Cat not build TRT Engine after onnx int8 quantize #38

Open DefTruth opened 4 months ago

DefTruth commented 4 months ago

/root/anaconda3/envs/modelopt/lib/python3.10/site-packages/modelopt/onnx/quantization/int4.py:27: UserWarning: Using slower INT4 ONNX quantization using numpy. Install JAX (https://jax.readthedocs.io/en/latest/installation.html) for faster quantization: jax requires jaxlib to be installed. See https://github.com/google/jax#installation for installation instructions. warnings.warn( Loading extension modelopt_round_and_pack_ext...
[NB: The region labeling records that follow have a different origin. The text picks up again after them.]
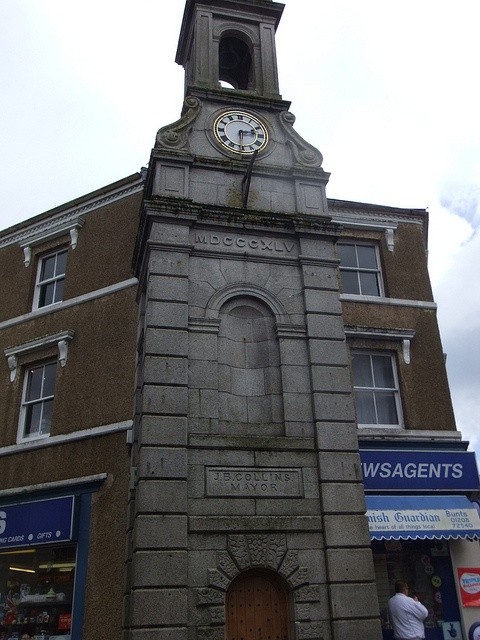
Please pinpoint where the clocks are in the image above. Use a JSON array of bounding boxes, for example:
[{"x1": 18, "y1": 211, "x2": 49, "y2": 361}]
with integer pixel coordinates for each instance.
[{"x1": 204, "y1": 105, "x2": 277, "y2": 162}]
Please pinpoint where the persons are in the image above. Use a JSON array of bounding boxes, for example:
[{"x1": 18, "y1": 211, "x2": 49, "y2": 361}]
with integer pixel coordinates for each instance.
[{"x1": 388, "y1": 580, "x2": 429, "y2": 640}]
INFO:root:Model encoder-vd-512-10-skip-mha.onnx with opset_version 17 is loaded. INFO:root:Quantization Mode: int8 INFO:root:Quantizable op types in the model: ['Add', 'AveragePool', 'Mul', 'Conv'] INFO:root:Building non-residual Add input map ... INFO:root:Searching for hard-coded patterns like MHA, LayerNorm, etc. to avoid quantization. INFO:root:Building KGEN/CASK targeted partitions ... INFO:root:Classifying the partition nodes ... INFO:root:Total number of nodes: 507 INFO:root:Skipped node count: 0 WARNING:root:Please consider to run pre-processing before quantization. Refer to example: https://github.com/microsoft/onnxruntime-inference-examples/blob/main/quantization/image_classification/cpu/ReadMe.md Collecting tensor data and making histogram ... 100%|███████████████████████████████████████████████████████████████████████████████████████████████████████████████████████████████████████████████████| 286/286 [03:23<00:00, 1.41it/s] Finding optimal threshold for each tensor using 'entropy' algorithm ... Number of tensors : 286 Number of histogram bins : 128 (The number may increase depends on the data it collects) Number of quantized bins : 128 WARNING:root:Please consider pre-processing before quantization. See https://github.com/microsoft/onnxruntime-inference-examples/blob/main/quantization/image_classification/cpu/ReadMe.md INFO:root:Deleting QDQ nodes from marked inputs to make certain operations fusible ... INFO:root:Quantized onnx model is saved as encoder-w8a8-int8.onnx INFO:root:Total number of quantized nodes: 166 INFO:root:Quantized node types: {'Add', 'AveragePool', 'Sigmoid', 'Reshape', 'Mul', 'Shape', 'Conv'}


- build engine  (FAILED)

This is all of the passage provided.